Find the values of $a$ and $b$
The mark scheme says:
$3$ roots are $1, 2, 13$. Equation is $x^3-16x^2+41x-26=0$
I'm guessing this has something to do with the factor theorem thing where $x-a$ is a factor if $f(a)=0$ but with 3 unknowns I don't get how you find any of these.
I tried just putting $x$ as $1$:
$$ 1^3+a+b-26=0 $$ $$ a+b=25 $$ then doing the same with $2$: $$ 2^3+4a+2b-26=0 $$ $$ 4a+2b=18 $$ and after subsituting the two equations I got the answer of a $a=-16$ and $b=41$. However, I realised this was just by chance that these numbers were factors (it didn't work with $x=3$ for example).
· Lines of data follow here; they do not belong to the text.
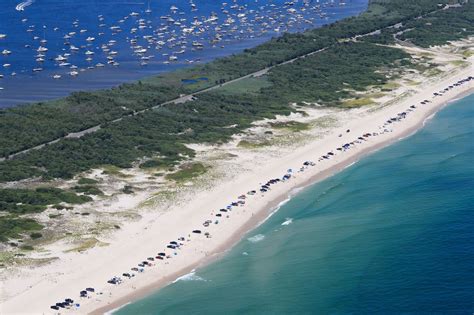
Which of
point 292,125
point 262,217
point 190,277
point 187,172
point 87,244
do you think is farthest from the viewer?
point 292,125

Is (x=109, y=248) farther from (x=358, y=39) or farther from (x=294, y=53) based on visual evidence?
(x=358, y=39)

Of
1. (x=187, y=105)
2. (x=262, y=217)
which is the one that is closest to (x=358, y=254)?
(x=262, y=217)

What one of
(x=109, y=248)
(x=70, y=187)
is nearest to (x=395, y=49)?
(x=70, y=187)

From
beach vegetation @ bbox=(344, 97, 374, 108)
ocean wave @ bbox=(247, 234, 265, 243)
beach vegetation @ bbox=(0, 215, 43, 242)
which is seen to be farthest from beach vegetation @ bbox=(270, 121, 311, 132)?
beach vegetation @ bbox=(0, 215, 43, 242)

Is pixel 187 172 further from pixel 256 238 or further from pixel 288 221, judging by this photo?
pixel 256 238

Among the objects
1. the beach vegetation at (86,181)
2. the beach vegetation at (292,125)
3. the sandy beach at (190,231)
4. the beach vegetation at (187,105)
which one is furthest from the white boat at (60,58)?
the beach vegetation at (86,181)
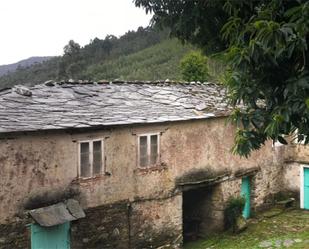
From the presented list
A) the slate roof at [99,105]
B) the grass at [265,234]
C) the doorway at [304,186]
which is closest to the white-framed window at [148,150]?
the slate roof at [99,105]

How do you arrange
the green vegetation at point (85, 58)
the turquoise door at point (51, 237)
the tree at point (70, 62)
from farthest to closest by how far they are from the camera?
the green vegetation at point (85, 58) < the tree at point (70, 62) < the turquoise door at point (51, 237)

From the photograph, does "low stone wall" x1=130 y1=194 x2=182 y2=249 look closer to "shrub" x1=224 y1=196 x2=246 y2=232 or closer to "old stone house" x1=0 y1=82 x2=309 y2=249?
"old stone house" x1=0 y1=82 x2=309 y2=249

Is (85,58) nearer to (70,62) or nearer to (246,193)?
(70,62)

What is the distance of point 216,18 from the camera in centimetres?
805

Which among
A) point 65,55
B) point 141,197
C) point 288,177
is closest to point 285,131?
point 141,197

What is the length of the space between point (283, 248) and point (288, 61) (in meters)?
8.99

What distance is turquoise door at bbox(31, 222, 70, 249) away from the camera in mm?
10898

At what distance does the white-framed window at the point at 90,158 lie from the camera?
38.9 ft

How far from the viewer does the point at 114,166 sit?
1259cm

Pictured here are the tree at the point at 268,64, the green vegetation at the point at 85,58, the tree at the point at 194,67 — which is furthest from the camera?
the green vegetation at the point at 85,58

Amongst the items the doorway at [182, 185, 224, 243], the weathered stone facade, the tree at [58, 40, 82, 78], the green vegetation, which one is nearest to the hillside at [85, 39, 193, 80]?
the green vegetation

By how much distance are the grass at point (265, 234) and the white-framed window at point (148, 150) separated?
3.48m

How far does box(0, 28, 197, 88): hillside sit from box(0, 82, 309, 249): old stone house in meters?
29.7

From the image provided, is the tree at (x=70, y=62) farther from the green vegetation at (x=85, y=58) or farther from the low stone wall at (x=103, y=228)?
the low stone wall at (x=103, y=228)
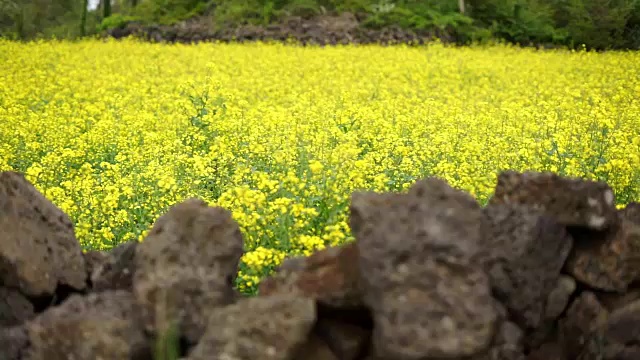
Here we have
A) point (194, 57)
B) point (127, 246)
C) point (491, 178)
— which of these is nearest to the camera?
point (127, 246)

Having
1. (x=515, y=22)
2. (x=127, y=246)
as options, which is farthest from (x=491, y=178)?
(x=515, y=22)

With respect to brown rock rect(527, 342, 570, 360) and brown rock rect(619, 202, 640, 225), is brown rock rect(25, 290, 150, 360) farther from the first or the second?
brown rock rect(619, 202, 640, 225)

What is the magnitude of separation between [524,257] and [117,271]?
6.08ft

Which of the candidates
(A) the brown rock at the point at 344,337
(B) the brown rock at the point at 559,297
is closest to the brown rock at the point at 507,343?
(B) the brown rock at the point at 559,297

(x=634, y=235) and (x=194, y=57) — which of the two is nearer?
(x=634, y=235)

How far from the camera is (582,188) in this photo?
366cm

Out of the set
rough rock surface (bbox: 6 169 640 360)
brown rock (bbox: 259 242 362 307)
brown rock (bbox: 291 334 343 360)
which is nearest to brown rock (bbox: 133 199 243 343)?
rough rock surface (bbox: 6 169 640 360)

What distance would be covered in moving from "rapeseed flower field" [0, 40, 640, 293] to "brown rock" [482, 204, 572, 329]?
Result: 105 cm

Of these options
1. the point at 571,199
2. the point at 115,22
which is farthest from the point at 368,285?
the point at 115,22

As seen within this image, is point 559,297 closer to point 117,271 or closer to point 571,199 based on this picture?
point 571,199

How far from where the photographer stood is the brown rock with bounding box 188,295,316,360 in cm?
296

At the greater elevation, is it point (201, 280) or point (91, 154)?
point (201, 280)

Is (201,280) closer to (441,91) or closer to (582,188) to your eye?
(582,188)

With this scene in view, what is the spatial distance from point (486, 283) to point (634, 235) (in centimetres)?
94
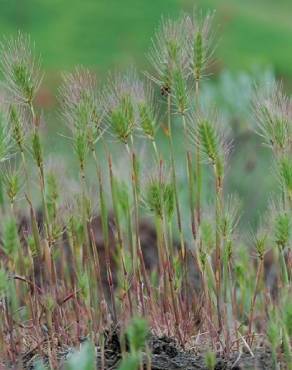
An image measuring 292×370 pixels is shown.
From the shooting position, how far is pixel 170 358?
2.63 m

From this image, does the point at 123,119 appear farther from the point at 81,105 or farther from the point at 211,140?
the point at 211,140

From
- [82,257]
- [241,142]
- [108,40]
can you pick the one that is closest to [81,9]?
[108,40]

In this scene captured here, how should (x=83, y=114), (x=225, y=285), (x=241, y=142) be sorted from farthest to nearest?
(x=241, y=142), (x=225, y=285), (x=83, y=114)

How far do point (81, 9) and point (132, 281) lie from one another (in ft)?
46.3

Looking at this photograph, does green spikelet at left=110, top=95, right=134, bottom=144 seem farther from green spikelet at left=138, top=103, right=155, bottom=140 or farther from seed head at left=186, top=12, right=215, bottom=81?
seed head at left=186, top=12, right=215, bottom=81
What is the proper way to solve this?
If $p$, $q$, $r$ are distinct positive integer roots of $P(x) = x^3 + ax^2 + bx - 26$, then we must have $$(x-p)(x-q)(x-r) = x^3 - (p+q+r)x^2 + (pq+qr+rp)x - pqr = P(x),$$ hence equating the constant coefficient, $$pqr = 26 = 2 \cdot 13.$$ Since the prime factorization of $26$ contains only $2$ and $13$, it immediately follows that there is only one unique solution (up to permutation) for this equation that satisfies the given conditions, namely $\{p, q, r\} = \{1, 2, 13\}$ in some order. The rest follows easily.